« C’est maman qui… »

Lorsque votre ami, votre frère ou votre soeur, votre collègue devient parent, un phénomène étrange se produit: elle/il oublie les pronoms personnels et s’adresse à sa progéniture à la troisième personne. Je suis sure que vous comprenez de quoi je veux parler. Voici un exemple: une jeune mère s’adresse à son enfant de 2 ans devant un passage pour piétons: « Tu donnes la main à Maman et c’est Maman qui dit quand traverser! ». Bon, ça marche bien sur aussi avec le papa sans oublier les papis/mamis qui s’y mettent aussi. C’est valable aussi chez les étrangers « Smile to Mommy ». Cela semble donc être un usage universel. Mais, encore une fois, c’est pour moi, maman Asperger, un phénomène totalement énigmatique et incompréhensible.

De l'usage des pronoms personnels avec ses enfants

Tu donnes la main à maman et c’est maman qui dit quand traverser.

Je n’ai jamais pratiqué le, « c’est Maman qui donne/décide/fait… ». Je ne juge pas les parents qui font ça, finalement, ça à l’air d’être naturel, instinctif. C’est juste que je ne comprends pas pourquoi ils le font. Pourquoi s’adresser à son enfant avec de drôles de tournure de phrase sachant qu’elles seront abandonnées quand l’enfant aura environ 4/5 ans. Est-ce que cela a été prouvé scientifiquement que, ne pas employer les pronoms personnels auprès des enfants, permettait de mieux se faire comprendre d’eux?

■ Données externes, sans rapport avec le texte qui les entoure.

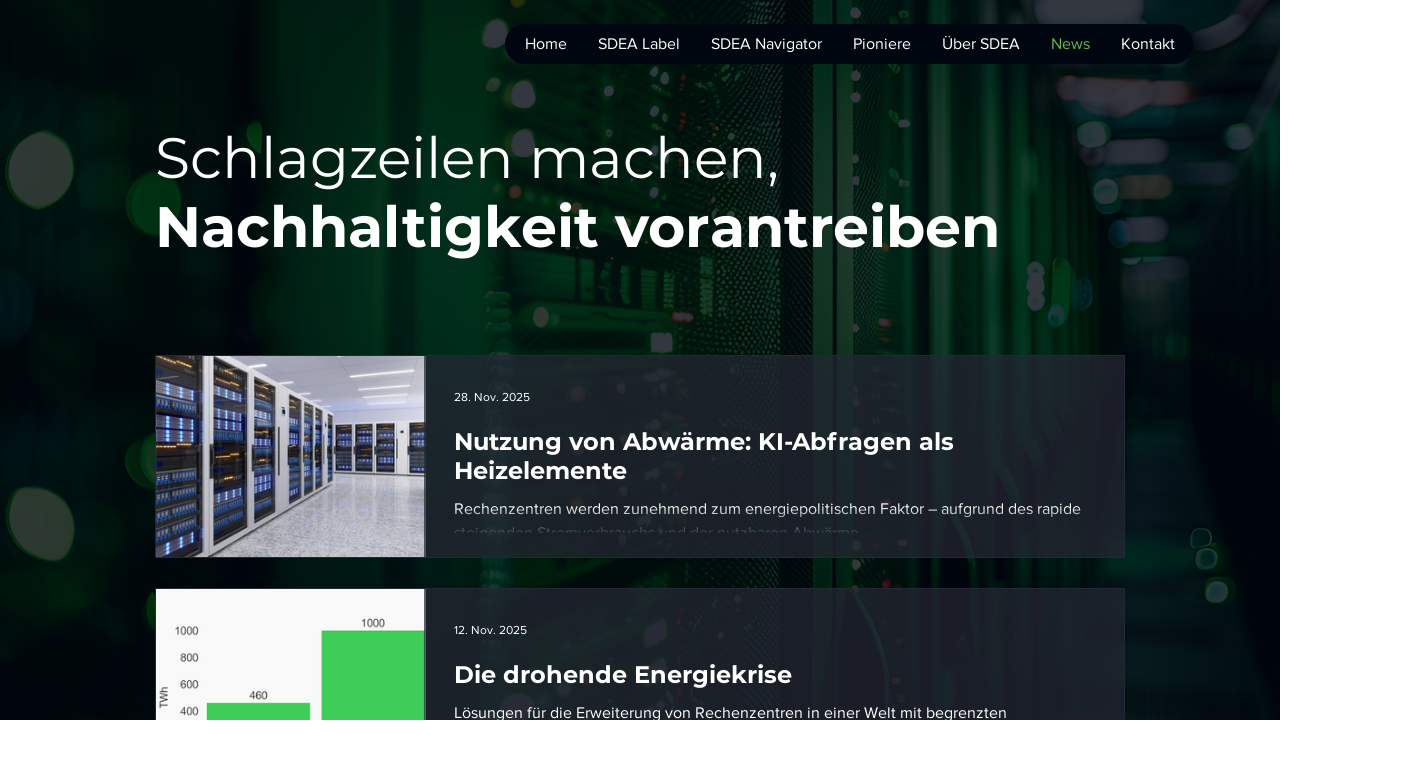

--- FILE ---
content_type: text/css; charset=utf-8
request_url: https://www.sdea.ch/_serverless/pro-gallery-css-v4-server/layoutCss?ver=2&id=pro-blog&items=0_1695_953%7C0_1418_945%7C0_500_367%7C0_3024_1964&container=349_970_981_720&options=gallerySizeType:px%7CgallerySizePx:1060%7CimageMargin:30%7CisRTL:false%7CtextBoxWidthPercent:70%7CcalculateTextBoxWidthMode:PERCENT%7CgalleryLayout:2%7CtitlePlacement:SHOW_ON_THE_RIGHT%7CnumberOfImagesPerRow:1%7CgridStyle:1%7CcubeRatio:1.3333333333333333
body_size: -188
content:
#pro-gallery-pro-blog [data-hook="item-container"][data-idx="0"].gallery-item-container{opacity: 1 !important;display: block !important;transition: opacity .2s ease !important;top: 0px !important;left: 0px !important;right: auto !important;height: 203px !important;width: 970px !important;} #pro-gallery-pro-blog [data-hook="item-container"][data-idx="0"] .gallery-item-common-info-outer{height: 100% !important;} #pro-gallery-pro-blog [data-hook="item-container"][data-idx="0"] .gallery-item-common-info{height: 100% !important;width: 700px !important;} #pro-gallery-pro-blog [data-hook="item-container"][data-idx="0"] .gallery-item-wrapper{width: 270px !important;height: 203px !important;margin: 0 !important;} #pro-gallery-pro-blog [data-hook="item-container"][data-idx="0"] .gallery-item-content{width: 270px !important;height: 203px !important;margin: 0px 0px !important;opacity: 1 !important;} #pro-gallery-pro-blog [data-hook="item-container"][data-idx="0"] .gallery-item-hover{width: 270px !important;height: 203px !important;opacity: 1 !important;} #pro-gallery-pro-blog [data-hook="item-container"][data-idx="0"] .item-hover-flex-container{width: 270px !important;height: 203px !important;margin: 0px 0px !important;opacity: 1 !important;} #pro-gallery-pro-blog [data-hook="item-container"][data-idx="0"] .gallery-item-wrapper img{width: 100% !important;height: 100% !important;opacity: 1 !important;} #pro-gallery-pro-blog [data-hook="item-container"][data-idx="1"].gallery-item-container{opacity: 1 !important;display: block !important;transition: opacity .2s ease !important;top: 233px !important;left: 0px !important;right: auto !important;height: 203px !important;width: 970px !important;} #pro-gallery-pro-blog [data-hook="item-container"][data-idx="1"] .gallery-item-common-info-outer{height: 100% !important;} #pro-gallery-pro-blog [data-hook="item-container"][data-idx="1"] .gallery-item-common-info{height: 100% !important;width: 700px !important;} #pro-gallery-pro-blog [data-hook="item-container"][data-idx="1"] .gallery-item-wrapper{width: 270px !important;height: 203px !important;margin: 0 !important;} #pro-gallery-pro-blog [data-hook="item-container"][data-idx="1"] .gallery-item-content{width: 270px !important;height: 203px !important;margin: 0px 0px !important;opacity: 1 !important;} #pro-gallery-pro-blog [data-hook="item-container"][data-idx="1"] .gallery-item-hover{width: 270px !important;height: 203px !important;opacity: 1 !important;} #pro-gallery-pro-blog [data-hook="item-container"][data-idx="1"] .item-hover-flex-container{width: 270px !important;height: 203px !important;margin: 0px 0px !important;opacity: 1 !important;} #pro-gallery-pro-blog [data-hook="item-container"][data-idx="1"] .gallery-item-wrapper img{width: 100% !important;height: 100% !important;opacity: 1 !important;} #pro-gallery-pro-blog [data-hook="item-container"][data-idx="2"].gallery-item-container{opacity: 1 !important;display: block !important;transition: opacity .2s ease !important;top: 465px !important;left: 0px !important;right: auto !important;height: 203px !important;width: 970px !important;} #pro-gallery-pro-blog [data-hook="item-container"][data-idx="2"] .gallery-item-common-info-outer{height: 100% !important;} #pro-gallery-pro-blog [data-hook="item-container"][data-idx="2"] .gallery-item-common-info{height: 100% !important;width: 700px !important;} #pro-gallery-pro-blog [data-hook="item-container"][data-idx="2"] .gallery-item-wrapper{width: 270px !important;height: 203px !important;margin: 0 !important;} #pro-gallery-pro-blog [data-hook="item-container"][data-idx="2"] .gallery-item-content{width: 270px !important;height: 203px !important;margin: 0px 0px !important;opacity: 1 !important;} #pro-gallery-pro-blog [data-hook="item-container"][data-idx="2"] .gallery-item-hover{width: 270px !important;height: 203px !important;opacity: 1 !important;} #pro-gallery-pro-blog [data-hook="item-container"][data-idx="2"] .item-hover-flex-container{width: 270px !important;height: 203px !important;margin: 0px 0px !important;opacity: 1 !important;} #pro-gallery-pro-blog [data-hook="item-container"][data-idx="2"] .gallery-item-wrapper img{width: 100% !important;height: 100% !important;opacity: 1 !important;} #pro-gallery-pro-blog [data-hook="item-container"][data-idx="3"]{display: none !important;} #pro-gallery-pro-blog .pro-gallery-prerender{height:900px !important;}#pro-gallery-pro-blog {height:900px !important; width:970px !important;}#pro-gallery-pro-blog .pro-gallery-margin-container {height:900px !important;}#pro-gallery-pro-blog .pro-gallery {height:900px !important; width:970px !important;}#pro-gallery-pro-blog .pro-gallery-parent-container {height:900px !important; width:1000px !important;}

Je crois que j’ai vraiment une approche différente. Ca doit être mon coté autiste Asperger. Plutôt que de dire à ma fille Marianne devant le passage piétons  :  « Tu donnes la main à Maman et c’est Maman qui dit quand traverser! ». Je lui dit :  » Tu vois Marianne, ici c’est le trottoir et là c’est la route. Tu vois les voiture qui roulent très vite, et bien elles sont dangereuses pour nous qui sommes à pied. Heureusement, il y a des endroits où on peut traverser la route sans trop de danger, ce sont là où des lignes blanches sont dessinées au sol. Mais, même, à ces endroits spéciaux pour les piétons,  il faut quand même regarder avant de traverser et surtout, ne pas courir. Comme pour le moment tu es trop petite pour faire attention à toutes les voitures, c’est moi qui prend la décision du moment où nous traversons et comme je ne veux pas que tu te mettes à courir sur la route, je veux que tu me tiennes la main. » OK, ca y est, ca sonne dingue quand je l’écris. Une fois ce message répeté deux ou trois fois, je lui dis juste :  » Marianne, nous allons traverser la route des autos. Et ca, qu’est-ce que c’est? – Le passage pour les piétons, les gens comme nous qui marchent. -Oui et qu’est-ce que tu dois faire? – Je dois te donner la main car c’est dangereux. » Un autre exemple: plutôt que de lui dire « Souris à maman », je lui dis plutôt  » J’aime voir tes sourires. Pourrais-tu m’en faire? »

J’ai demandé la signification de tout cela à mon conjoint (neurotypique, je le rappelle pour les nouveaux lecteurs), qui pratique parfois le « c’est papa qui » . Il m’a d’abord répondu qu’il ne s’était jamais posé la question. En y réfléchissant, il m’a dit que les gens pensaient, sans doute,  mieux se faire comprendre de leurs enfants en bas âge en parlant de cette manière.

Y’a-t-il une maman/un papa neurotypique ou une aspie qui ne s’addresse pas à son bambin à la troisième personne qui pourrait m’apporter son témoignage. Et vous comment faites-vous?